- [Énoncé 1]:
Comptez les lignes des entrées ci-dessous où figure le mot « each », puis donnez seulement ce nombre.

- [Document]:
Athènes fut le premier champ historique du muflisme démocratique. Il y a été un essai assez timide, comparé à ses développements postérieurs mais la ville de Périclès en a gardé une trace ineffaçable : la mort de Socrate. La tyrannie aristocratique avait épargné le philosophe, malgré les railleries dont il l’avait accablée et ses sarcasmes contre les dieux. Il fallut un homme riche, parvenu à un rang « d’ami du peuple » — un Coty de ce temps-là — pour que Socrate fût condamné. Athènes paya cruellement les défaillances de sa véritable élite devant le muflisme de ceux qui disaient : « C’est l’argent qui fait l’homme !… »

Avec beaucoup plus d’envergure, le muflisme se manifesta dans les formes dites « démocratiques » de la dictature impériale romaine. On vit alors, non sans phrases, car le muflisme démocratique est particulièrement salivaire, le triomphe de la plus basse populace faisant escorte à Néron et autres « grands artistes » qui incendiaient Rome pour leur plaisir en attendant de la livrer aux Barbares dont ils recevraient leur couronne. Pendant que le muflisme des parvenus s’étalait avec l’affectation grotesque que Zeller a décrite, le peuple n’était plus « qu’un amas cosmopolite de fainéants, de va-nu-pieds, croupissant dans une paresse incurable, abrutis par l’ivrognerie et la débauche, n’ayant qu’une passion qui leur fasse oublier le jeu et le cabaret, la passion du cirque, et essayant de temps en temps de petites émeutes, non plus pour avoir du pain, mais du vin » (Zeller). De leur côté, les esclaves, successeurs dégénérés des compagnons de Spartacus, étaient réduits à des déchéances de plus en plus fangeuses. Mais Auguste et ses successeurs étaient des « démocrates », ce que n’a pas cessé d’affirmer le plu-

tarquisme mis au service du muflisme. Si l’élite d’aujourd’hui en est à l’état où était celle du bas-empire romain, et même la dépasse dans le muflisme, le peuple « démocratisé » n’est pas encore arrivé à celui de la populace de Rome, mais on ne peut savoir jusqu’où le muflisme le conduira. Il ne fait, lui aussi, plus guerre d’émeutes pour le pain et la liberté ; il en fait de plus en plus sur les champs de courses et aux spectacles du stade et du cirque.

- [Énoncé 2]:
Reproduisez à l'identique, dans le texte sur le muflisme, tout le passage allant de « tarquisme mis au » jusqu'à « et du cirque. ».

Lignes d'un jeu de données de raisonnement spatial:
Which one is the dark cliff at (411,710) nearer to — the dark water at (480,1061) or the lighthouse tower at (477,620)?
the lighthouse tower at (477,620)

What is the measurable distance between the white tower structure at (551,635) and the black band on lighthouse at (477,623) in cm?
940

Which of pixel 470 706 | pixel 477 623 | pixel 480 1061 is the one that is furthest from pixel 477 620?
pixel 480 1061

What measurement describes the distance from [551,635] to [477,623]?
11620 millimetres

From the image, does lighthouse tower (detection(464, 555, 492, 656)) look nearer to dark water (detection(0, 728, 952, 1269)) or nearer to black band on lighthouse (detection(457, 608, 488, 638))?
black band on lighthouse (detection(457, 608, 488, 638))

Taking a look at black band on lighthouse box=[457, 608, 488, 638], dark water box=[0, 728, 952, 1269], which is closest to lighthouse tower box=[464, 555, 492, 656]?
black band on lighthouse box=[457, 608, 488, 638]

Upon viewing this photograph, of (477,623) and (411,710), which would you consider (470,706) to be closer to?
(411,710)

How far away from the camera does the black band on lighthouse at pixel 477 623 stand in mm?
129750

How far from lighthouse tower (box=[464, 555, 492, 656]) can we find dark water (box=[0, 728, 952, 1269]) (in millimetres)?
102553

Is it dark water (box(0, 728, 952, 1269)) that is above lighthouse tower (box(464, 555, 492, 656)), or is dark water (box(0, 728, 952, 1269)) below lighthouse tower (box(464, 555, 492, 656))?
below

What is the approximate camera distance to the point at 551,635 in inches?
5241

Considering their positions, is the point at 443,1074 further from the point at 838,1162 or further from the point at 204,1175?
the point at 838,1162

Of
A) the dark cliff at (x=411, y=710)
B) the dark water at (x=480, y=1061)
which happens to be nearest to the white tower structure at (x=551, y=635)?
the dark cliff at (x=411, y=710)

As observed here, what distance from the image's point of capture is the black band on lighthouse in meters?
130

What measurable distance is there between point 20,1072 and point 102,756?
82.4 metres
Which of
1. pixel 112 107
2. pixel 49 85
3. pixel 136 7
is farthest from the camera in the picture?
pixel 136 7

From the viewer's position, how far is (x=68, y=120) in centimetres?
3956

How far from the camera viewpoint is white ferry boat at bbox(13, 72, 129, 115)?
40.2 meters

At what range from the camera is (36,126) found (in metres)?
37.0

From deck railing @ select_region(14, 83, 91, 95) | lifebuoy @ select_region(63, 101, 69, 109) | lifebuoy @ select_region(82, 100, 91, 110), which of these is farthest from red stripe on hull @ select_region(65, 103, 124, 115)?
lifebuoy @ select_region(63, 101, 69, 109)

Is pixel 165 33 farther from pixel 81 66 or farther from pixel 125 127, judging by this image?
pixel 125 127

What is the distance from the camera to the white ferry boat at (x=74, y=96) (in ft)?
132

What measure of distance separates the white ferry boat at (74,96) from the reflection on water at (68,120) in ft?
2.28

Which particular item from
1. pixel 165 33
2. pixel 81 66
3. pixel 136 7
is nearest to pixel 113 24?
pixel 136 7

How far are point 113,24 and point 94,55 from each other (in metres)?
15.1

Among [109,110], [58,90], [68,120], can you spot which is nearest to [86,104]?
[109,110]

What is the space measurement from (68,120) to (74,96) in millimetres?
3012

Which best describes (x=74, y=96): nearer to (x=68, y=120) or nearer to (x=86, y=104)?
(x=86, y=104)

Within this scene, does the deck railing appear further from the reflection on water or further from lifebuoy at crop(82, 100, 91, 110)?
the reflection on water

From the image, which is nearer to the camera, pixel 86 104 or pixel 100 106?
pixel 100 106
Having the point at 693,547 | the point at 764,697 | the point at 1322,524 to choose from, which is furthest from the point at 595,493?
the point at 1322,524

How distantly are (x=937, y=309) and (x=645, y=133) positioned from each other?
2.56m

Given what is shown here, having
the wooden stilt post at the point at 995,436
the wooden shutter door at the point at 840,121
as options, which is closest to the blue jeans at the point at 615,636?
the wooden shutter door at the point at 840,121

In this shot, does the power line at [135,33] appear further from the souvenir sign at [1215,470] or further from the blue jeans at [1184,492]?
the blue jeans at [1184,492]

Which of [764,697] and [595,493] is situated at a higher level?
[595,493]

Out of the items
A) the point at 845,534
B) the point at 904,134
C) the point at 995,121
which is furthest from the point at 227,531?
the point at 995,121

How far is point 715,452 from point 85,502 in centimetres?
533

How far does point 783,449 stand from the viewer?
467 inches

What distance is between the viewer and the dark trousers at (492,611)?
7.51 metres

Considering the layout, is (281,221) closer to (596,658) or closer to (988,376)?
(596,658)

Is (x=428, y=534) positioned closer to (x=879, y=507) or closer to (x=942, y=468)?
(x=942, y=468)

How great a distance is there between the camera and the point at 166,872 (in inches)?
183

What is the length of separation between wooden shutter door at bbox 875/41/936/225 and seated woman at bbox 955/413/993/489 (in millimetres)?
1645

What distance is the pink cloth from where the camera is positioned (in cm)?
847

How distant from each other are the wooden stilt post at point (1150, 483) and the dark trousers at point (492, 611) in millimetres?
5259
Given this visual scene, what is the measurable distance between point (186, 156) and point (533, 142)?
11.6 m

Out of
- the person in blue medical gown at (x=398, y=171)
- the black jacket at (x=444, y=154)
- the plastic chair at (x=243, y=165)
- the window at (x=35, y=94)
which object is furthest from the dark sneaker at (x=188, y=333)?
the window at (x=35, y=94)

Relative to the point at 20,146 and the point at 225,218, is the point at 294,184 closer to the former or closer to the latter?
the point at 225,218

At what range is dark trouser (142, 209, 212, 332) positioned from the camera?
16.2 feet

- [Réponse attendue 1]:
3

- [Réponse attendue 2]:
tarquisme mis au service du muflisme. Si l’élite d’aujourd’hui en est à l’état où était celle du bas-empire romain, et même la dépasse dans le muflisme, le peuple « démocratisé » n’est pas encore arrivé à celui de la populace de Rome, mais on ne peut savoir jusqu’où le muflisme le conduira. Il ne fait, lui aussi, plus guerre d’émeutes pour le pain et la liberté ; il en fait de plus en plus sur les champs de courses et aux spectacles du stade et du cirque.